COMPITO 1 =>
Secondo il testo sui circoli delle fate, a quanto ammonta in media la scarsa pioggia del deserto?
COMPITO 2 =>
Riprendi il testo sui circoli delle fate dopo l'ultima frase riportata.

TESTO FORNITO =>
----

A prima vista, i circoli delle fate sembrano dei semplici anelli d’erba che circondano un’area di sabbia completamente brulla. Fatto sta che le piante che crescono sul margine siano di natura perenne, un fatto abbastanza raro per un deserto nel quale le scarse precipitazioni si attestano intorno ad una media di 100 mm. Il merito sarebbe tutto delle termiti, che attaccano le radici delle piante più giovani e le uccidonono, favorendo l’accumulo d’acqua piovana nel sottosuolo.

In poche parole gli insetti agiscono da giardinieri, distruggendo e divorando le piante più giovani per sopravvivere. Riducendo la copertura erbosa nei circoli, le termiti abbattono anche le perdite di vapore acqueo conservato nei vegetali che, altrimenti, andrebbe disperso nell’ambiente. Così facendo, sotto le oasi si formano delle piccole falde acquifere che sostentano e fanno proliferare l’anello esterno. Tuttavia, c’era bisogno di prove per dimostrare che gli insetti non fossero solo degli inquilini opportunisti.

Juergens ha difeso l’operato degli insetti guardando nel sottosuolo, analizzando dai 30 ai 100 circoli in ognuno dei siti visitati lungo la fascia desertica. La prima prova a favore delle termiti è che P. allocerus è uno dei pochissimi organismi presenti in tutte le oasi analizzate. La seconda, è che gli ingegneri del deserto sono stati trovati anche in 24 oasi in fase di formazione nelle quali l’anello di vegetazione perenne non si era ancora formato. La terza, riguarda il numero di riporti di terriccio gettati in superficie dagli insetti: molto più concentrati al centro e praticamente assenti sul margine esterno.

----

DATI DA ESAMINARE =>

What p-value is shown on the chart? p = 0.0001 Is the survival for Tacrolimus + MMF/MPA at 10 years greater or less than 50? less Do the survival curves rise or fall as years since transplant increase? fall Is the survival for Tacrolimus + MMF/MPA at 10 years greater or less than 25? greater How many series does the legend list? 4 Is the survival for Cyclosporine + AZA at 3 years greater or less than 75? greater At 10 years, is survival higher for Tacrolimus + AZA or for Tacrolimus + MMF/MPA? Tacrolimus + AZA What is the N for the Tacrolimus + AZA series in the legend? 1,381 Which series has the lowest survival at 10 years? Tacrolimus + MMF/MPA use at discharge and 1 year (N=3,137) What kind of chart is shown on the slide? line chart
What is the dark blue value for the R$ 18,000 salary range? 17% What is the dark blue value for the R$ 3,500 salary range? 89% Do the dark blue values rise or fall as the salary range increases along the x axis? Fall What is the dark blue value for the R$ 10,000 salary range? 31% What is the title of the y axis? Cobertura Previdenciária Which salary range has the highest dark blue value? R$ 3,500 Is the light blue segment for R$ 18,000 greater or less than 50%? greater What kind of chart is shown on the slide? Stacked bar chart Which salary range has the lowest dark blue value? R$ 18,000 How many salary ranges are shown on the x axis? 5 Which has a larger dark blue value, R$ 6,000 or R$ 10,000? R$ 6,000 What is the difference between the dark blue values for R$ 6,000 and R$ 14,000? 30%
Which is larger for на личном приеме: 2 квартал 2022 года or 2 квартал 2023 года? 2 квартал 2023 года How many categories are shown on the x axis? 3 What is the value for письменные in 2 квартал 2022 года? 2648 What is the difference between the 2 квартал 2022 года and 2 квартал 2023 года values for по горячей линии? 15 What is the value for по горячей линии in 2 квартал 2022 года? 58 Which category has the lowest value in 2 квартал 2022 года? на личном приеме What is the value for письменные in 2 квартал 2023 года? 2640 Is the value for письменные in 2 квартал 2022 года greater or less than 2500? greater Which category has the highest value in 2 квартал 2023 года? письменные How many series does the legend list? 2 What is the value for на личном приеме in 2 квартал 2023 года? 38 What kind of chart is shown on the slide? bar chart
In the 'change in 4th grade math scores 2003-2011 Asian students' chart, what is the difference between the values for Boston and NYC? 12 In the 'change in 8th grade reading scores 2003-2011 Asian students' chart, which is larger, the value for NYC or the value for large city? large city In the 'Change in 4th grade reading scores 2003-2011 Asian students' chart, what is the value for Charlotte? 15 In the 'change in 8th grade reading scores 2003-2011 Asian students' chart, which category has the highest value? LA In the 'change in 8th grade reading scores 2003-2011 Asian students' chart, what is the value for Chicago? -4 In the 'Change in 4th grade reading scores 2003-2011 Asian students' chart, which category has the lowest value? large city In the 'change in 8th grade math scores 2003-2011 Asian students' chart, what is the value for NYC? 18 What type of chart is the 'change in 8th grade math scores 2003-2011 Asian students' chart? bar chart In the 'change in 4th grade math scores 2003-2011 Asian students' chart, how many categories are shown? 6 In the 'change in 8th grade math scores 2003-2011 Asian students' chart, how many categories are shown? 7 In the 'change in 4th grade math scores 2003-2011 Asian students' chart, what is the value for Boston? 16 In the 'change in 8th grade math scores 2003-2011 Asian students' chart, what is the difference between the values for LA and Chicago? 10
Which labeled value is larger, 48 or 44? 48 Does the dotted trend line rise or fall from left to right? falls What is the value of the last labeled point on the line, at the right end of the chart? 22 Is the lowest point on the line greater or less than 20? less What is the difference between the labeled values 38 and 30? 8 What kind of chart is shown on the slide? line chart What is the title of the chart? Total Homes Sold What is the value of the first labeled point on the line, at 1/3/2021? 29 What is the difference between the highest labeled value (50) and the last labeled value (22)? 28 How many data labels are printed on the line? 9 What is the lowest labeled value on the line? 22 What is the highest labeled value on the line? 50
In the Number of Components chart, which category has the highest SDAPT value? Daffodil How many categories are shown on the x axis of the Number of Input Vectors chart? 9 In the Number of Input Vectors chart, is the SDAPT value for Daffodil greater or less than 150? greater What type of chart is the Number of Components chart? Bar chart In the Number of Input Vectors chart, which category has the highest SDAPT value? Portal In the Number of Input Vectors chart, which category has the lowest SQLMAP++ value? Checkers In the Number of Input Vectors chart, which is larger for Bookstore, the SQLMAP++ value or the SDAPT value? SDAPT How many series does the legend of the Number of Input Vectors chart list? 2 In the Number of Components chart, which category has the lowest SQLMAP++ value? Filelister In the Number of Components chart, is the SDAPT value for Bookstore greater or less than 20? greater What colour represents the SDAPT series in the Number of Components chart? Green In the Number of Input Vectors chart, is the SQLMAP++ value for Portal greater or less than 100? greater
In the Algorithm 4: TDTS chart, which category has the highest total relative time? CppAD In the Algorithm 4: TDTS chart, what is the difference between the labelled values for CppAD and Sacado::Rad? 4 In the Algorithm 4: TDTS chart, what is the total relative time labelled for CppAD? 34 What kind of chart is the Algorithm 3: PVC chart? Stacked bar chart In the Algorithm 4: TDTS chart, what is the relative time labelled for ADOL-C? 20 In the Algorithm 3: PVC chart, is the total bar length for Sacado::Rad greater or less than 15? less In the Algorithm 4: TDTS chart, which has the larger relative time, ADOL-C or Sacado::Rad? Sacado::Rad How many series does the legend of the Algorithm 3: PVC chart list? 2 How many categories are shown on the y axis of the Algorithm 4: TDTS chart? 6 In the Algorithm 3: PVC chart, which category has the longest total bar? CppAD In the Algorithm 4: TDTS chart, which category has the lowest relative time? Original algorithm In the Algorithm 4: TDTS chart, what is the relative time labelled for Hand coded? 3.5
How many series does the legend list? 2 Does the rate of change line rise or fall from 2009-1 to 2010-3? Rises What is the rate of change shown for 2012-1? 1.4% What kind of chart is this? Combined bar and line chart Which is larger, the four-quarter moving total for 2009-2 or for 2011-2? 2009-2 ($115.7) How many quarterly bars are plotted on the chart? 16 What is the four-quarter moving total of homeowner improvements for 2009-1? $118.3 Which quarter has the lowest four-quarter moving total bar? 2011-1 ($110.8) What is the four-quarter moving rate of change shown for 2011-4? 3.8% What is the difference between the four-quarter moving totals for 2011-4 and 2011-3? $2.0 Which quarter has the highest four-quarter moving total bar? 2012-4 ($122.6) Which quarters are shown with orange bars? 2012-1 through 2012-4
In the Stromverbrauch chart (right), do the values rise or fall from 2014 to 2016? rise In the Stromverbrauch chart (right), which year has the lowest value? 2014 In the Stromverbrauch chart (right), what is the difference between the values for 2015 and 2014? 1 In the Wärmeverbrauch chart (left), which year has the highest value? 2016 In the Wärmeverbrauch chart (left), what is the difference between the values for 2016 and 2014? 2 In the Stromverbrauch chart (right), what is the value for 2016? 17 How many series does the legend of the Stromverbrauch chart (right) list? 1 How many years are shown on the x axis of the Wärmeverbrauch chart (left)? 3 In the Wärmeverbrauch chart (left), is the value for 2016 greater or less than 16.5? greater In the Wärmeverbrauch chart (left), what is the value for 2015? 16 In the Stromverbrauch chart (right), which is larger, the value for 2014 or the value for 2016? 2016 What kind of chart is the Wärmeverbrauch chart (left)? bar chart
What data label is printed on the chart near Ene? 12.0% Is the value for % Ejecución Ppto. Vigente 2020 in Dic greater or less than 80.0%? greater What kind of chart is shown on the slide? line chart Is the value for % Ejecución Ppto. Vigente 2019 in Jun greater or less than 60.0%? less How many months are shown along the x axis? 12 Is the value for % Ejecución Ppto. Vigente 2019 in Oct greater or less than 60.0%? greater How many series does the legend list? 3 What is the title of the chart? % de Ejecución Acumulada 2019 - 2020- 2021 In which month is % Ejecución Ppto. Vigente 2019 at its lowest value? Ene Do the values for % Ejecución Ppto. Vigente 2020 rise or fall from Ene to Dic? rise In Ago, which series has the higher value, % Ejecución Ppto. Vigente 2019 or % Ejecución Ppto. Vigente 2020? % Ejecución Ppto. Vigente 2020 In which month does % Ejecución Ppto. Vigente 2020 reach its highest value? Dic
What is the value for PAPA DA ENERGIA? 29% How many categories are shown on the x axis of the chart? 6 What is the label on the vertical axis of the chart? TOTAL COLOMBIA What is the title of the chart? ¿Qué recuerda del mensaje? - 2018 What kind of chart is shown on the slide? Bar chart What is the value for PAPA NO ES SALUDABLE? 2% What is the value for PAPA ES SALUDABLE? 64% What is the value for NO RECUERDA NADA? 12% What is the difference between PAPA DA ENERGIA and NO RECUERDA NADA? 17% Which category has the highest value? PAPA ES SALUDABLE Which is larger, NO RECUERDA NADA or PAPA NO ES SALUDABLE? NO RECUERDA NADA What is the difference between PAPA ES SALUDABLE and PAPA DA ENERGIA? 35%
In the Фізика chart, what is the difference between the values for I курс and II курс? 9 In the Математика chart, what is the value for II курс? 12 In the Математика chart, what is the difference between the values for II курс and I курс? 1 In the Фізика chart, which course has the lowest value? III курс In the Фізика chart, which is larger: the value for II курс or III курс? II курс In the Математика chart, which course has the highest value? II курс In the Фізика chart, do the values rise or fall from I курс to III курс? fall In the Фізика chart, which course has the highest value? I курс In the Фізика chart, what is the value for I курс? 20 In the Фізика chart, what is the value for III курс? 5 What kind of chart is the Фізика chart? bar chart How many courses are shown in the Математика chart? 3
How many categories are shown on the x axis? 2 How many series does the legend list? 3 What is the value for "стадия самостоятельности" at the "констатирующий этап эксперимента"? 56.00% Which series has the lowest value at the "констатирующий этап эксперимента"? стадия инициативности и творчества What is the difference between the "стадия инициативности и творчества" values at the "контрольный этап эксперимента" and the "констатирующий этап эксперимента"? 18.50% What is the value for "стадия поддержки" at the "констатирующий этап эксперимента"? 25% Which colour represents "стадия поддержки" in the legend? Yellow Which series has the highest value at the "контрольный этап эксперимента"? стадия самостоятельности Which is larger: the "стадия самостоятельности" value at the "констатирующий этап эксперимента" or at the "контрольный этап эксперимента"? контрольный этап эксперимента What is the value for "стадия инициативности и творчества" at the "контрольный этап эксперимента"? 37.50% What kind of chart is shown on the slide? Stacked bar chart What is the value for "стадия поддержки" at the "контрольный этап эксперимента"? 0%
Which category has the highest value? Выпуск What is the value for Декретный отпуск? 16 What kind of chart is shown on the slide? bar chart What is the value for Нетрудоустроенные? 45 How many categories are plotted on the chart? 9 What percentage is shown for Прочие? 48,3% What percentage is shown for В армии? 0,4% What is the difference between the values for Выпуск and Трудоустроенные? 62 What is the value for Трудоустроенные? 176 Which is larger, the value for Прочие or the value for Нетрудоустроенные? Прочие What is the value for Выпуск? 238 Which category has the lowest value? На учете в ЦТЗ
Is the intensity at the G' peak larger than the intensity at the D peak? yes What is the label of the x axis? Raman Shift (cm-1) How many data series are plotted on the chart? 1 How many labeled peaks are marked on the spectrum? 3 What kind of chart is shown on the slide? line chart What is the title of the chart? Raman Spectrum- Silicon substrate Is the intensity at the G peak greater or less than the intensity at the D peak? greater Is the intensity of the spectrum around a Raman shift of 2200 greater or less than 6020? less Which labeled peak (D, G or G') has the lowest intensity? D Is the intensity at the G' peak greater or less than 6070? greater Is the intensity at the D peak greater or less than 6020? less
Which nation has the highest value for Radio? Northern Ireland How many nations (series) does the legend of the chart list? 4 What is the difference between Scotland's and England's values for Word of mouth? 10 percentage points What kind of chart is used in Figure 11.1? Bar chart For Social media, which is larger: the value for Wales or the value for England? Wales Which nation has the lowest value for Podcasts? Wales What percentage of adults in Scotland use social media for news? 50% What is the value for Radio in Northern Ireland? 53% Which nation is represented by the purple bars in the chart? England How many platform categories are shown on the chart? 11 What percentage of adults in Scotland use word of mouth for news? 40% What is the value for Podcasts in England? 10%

----

ESITO DELL'ESERCIZIO 1 =>
Circa 100 mm.

ESITO DELL'ESERCIZIO 2 =>
Secondo il ricercatore tedesco, l’ultima considerazione avrebbe un’importante conseguenza. Durante i periodi di siccità le colonie di P. allocerus si nutrono di parte delle piante perenni, contribuendo così all’allargamento del circolo delle fate. L’opera di scavo e giardinaggio consente loro di avere riserve d’acqua e cibo che, altrimenti, andrebbero perdute nel corso della stagione. Tra i numerosi esempi di ingegneria animale – che a volte diventa anche collaborativa (vedi Galileo: Ghiozzi e coralli uniti contro le alghe) – questo sembra uno dei più efficaci. Le oasi delle termiti di certo non sono un miraggio.